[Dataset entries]

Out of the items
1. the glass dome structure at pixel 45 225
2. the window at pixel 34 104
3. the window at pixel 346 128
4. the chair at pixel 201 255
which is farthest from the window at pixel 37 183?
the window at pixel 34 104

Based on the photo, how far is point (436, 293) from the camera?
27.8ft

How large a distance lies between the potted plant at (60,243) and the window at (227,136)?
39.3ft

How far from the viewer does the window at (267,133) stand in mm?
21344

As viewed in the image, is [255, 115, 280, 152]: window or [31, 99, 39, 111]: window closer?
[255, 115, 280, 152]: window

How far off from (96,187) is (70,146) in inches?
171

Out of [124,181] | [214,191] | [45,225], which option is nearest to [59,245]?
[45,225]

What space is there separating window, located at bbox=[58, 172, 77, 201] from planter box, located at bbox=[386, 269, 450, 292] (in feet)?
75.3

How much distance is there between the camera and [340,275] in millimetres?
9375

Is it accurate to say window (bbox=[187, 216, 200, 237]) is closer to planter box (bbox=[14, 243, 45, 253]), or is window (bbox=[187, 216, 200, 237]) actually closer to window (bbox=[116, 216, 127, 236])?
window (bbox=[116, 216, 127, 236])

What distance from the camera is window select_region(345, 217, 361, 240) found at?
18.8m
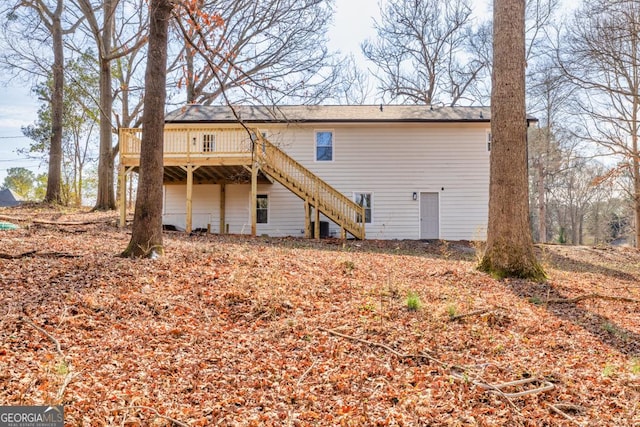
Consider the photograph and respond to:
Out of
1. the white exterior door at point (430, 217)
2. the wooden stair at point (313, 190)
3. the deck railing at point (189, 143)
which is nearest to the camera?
the deck railing at point (189, 143)

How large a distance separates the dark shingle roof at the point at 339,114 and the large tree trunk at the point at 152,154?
820 cm

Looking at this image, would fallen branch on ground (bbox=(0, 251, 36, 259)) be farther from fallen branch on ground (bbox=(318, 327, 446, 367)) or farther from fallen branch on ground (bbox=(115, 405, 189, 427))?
fallen branch on ground (bbox=(318, 327, 446, 367))

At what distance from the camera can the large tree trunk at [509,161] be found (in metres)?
7.17

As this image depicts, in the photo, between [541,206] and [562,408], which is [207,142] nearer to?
[562,408]

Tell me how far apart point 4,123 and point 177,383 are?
30613mm

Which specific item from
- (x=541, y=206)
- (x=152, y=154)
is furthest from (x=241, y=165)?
(x=541, y=206)

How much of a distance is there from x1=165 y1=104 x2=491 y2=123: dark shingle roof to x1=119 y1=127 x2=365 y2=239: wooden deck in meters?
1.71

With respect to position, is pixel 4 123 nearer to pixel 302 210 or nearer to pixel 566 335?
pixel 302 210

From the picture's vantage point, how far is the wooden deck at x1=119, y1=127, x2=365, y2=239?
531 inches

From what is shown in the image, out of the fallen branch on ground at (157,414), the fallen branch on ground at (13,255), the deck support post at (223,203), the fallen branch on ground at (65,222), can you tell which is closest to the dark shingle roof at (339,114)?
the deck support post at (223,203)

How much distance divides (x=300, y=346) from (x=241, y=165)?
34.0ft

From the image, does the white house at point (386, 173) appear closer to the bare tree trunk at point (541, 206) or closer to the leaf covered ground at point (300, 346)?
the bare tree trunk at point (541, 206)

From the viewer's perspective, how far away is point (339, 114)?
16.7m

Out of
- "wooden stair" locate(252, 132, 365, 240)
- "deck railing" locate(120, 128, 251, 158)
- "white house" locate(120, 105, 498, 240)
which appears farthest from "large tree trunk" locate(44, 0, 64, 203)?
"wooden stair" locate(252, 132, 365, 240)
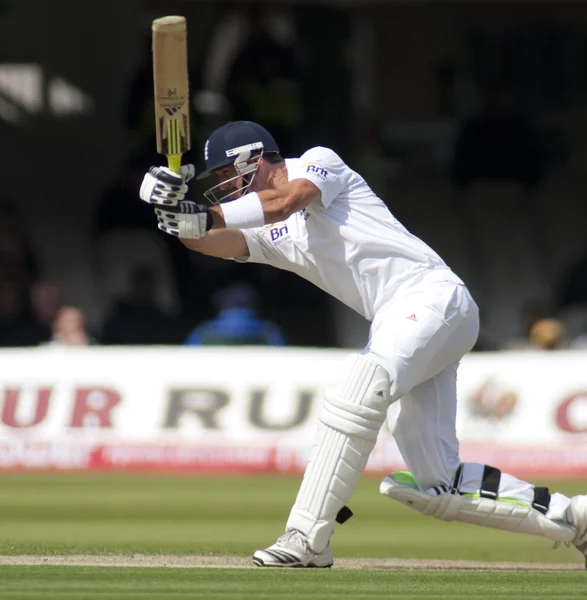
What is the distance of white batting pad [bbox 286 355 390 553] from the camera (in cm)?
475

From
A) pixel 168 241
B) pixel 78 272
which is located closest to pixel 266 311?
pixel 168 241

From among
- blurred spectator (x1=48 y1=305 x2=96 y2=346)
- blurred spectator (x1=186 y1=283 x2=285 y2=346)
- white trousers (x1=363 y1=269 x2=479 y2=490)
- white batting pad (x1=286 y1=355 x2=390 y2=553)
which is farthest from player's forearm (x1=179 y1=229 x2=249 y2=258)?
blurred spectator (x1=48 y1=305 x2=96 y2=346)

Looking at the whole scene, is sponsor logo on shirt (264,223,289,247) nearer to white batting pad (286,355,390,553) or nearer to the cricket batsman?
the cricket batsman

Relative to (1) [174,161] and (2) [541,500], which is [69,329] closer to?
(1) [174,161]

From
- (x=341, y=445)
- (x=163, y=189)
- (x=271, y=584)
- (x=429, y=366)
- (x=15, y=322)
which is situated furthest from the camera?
(x=15, y=322)

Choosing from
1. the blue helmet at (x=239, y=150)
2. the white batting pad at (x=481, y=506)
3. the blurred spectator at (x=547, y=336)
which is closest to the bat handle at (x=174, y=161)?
the blue helmet at (x=239, y=150)

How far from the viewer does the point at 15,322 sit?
36.2 ft

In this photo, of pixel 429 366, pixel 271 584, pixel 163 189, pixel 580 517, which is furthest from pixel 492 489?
pixel 163 189

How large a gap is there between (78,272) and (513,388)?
18.0 ft

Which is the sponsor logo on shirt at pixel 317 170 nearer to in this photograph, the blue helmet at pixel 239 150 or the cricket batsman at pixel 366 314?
the cricket batsman at pixel 366 314

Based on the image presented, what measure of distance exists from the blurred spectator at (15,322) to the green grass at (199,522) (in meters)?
2.18

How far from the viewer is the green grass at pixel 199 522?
19.0 ft

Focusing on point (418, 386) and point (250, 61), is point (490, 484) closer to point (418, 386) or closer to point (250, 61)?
point (418, 386)

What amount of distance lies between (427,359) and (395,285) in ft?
1.01
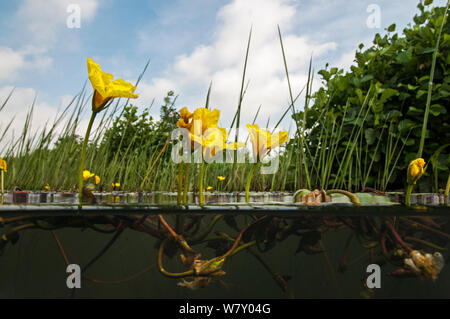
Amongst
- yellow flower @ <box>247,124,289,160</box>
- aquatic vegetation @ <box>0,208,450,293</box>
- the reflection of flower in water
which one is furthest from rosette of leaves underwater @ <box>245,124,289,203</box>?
the reflection of flower in water

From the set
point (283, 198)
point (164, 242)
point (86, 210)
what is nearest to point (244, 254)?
point (164, 242)

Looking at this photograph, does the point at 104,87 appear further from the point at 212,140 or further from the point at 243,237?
the point at 243,237

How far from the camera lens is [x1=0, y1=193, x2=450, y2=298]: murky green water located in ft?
1.28

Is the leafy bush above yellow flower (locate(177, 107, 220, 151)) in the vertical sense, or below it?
above

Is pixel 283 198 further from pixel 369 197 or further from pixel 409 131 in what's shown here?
pixel 409 131

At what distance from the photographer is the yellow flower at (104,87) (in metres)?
0.37

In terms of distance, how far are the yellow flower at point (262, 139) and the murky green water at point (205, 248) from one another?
89 mm

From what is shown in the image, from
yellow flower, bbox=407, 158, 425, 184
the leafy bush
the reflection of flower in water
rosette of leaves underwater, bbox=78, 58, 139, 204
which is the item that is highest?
the leafy bush

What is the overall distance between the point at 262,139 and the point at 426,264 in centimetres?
29

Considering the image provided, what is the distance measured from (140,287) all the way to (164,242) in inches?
2.8

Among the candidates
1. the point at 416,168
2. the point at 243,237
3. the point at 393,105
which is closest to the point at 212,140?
the point at 243,237

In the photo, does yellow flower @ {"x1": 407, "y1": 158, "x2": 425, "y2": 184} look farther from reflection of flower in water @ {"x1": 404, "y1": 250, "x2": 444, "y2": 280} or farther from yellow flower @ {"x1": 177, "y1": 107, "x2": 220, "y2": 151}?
yellow flower @ {"x1": 177, "y1": 107, "x2": 220, "y2": 151}

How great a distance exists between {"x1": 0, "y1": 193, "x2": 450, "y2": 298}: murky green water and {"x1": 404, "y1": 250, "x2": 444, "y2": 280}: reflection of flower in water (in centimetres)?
1
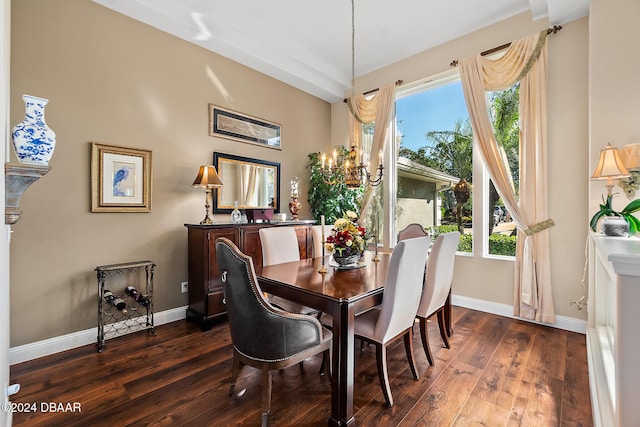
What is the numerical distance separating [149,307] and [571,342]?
13.7 ft

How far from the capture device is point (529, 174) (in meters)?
3.21

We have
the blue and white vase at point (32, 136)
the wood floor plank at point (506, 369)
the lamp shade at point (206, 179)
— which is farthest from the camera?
the lamp shade at point (206, 179)

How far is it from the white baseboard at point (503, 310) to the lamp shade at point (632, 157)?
1.65 meters

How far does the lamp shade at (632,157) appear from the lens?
2.21m

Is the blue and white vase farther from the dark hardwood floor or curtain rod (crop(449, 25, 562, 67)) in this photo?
curtain rod (crop(449, 25, 562, 67))

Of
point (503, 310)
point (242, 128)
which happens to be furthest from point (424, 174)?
point (242, 128)

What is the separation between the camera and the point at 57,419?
5.76 feet

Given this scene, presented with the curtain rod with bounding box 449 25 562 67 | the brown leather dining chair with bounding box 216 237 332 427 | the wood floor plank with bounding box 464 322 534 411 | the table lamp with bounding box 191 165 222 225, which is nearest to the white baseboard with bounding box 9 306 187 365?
the table lamp with bounding box 191 165 222 225

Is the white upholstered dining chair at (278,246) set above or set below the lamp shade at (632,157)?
below

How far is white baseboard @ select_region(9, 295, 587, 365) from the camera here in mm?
2428

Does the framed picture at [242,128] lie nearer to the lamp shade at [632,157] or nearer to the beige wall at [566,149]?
the beige wall at [566,149]

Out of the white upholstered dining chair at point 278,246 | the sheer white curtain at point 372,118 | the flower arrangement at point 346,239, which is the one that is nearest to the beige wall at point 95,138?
the white upholstered dining chair at point 278,246

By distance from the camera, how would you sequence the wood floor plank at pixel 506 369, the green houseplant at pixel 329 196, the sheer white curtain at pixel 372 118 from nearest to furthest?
1. the wood floor plank at pixel 506 369
2. the sheer white curtain at pixel 372 118
3. the green houseplant at pixel 329 196

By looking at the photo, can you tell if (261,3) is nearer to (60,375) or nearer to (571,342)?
(60,375)
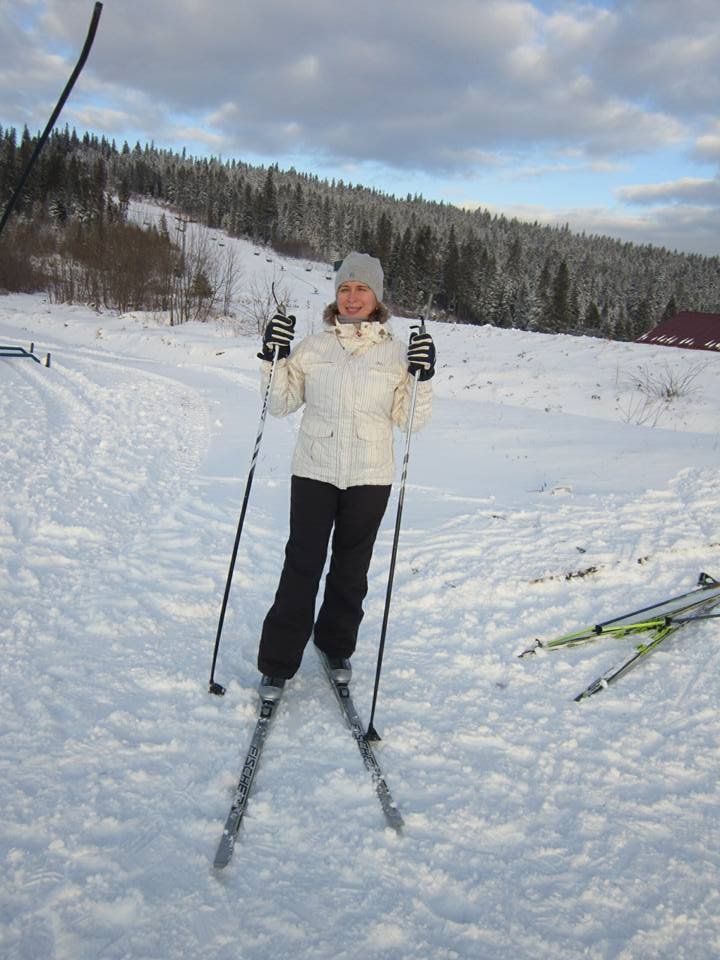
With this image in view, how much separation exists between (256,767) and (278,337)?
2.05 m

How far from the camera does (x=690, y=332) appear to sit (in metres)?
24.6

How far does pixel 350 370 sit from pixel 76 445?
5509mm

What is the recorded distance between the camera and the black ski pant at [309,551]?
2.84 metres

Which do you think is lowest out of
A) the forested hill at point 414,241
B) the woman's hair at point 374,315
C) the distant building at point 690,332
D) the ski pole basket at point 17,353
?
the ski pole basket at point 17,353

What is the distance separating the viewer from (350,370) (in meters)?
2.85

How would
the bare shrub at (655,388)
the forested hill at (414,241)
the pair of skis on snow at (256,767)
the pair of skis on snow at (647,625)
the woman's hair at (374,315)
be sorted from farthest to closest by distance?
the forested hill at (414,241), the bare shrub at (655,388), the pair of skis on snow at (647,625), the woman's hair at (374,315), the pair of skis on snow at (256,767)

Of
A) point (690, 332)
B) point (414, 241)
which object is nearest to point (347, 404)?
point (690, 332)

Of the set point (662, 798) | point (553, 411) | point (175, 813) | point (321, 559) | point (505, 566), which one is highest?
point (553, 411)

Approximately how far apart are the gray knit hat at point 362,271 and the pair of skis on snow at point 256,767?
6.72ft

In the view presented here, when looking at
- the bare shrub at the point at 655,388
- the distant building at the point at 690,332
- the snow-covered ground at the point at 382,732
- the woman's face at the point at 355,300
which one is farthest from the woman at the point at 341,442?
the distant building at the point at 690,332

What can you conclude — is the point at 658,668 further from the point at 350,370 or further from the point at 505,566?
the point at 350,370

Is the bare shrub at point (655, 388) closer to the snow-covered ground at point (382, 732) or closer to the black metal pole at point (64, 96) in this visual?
the snow-covered ground at point (382, 732)

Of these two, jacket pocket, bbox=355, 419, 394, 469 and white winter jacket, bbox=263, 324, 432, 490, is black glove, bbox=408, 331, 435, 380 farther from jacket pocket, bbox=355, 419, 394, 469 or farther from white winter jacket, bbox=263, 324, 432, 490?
jacket pocket, bbox=355, 419, 394, 469

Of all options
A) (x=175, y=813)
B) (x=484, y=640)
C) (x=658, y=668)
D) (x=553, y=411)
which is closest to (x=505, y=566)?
(x=484, y=640)
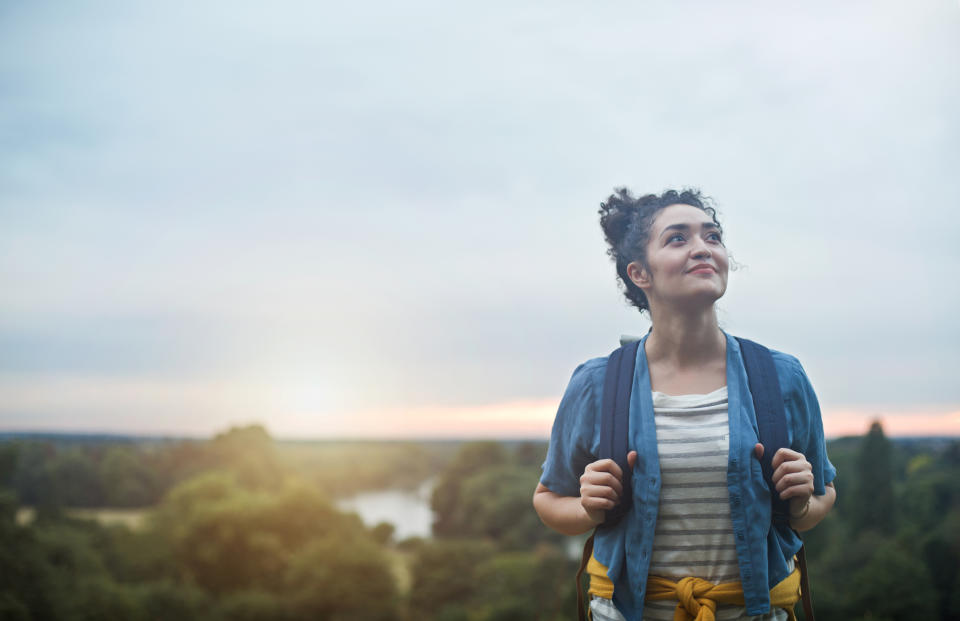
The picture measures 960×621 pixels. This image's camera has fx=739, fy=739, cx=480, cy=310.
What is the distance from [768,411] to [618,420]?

## STATED GOAL
Copy the lines word for word, from the line that contains "Of all options" through the end of the records, with both of those included. Leave the pictures out of your copy.

## TASK RESPONSE
Of all options
A) (x=175, y=813)
B) (x=484, y=640)
C) (x=658, y=668)
D) (x=553, y=411)
which is closest to (x=505, y=566)?
(x=484, y=640)
The picture measures 960×621 pixels. This image's camera has fx=739, fy=739, cx=480, cy=310.
What is the distance from [768,411] to [618,420]?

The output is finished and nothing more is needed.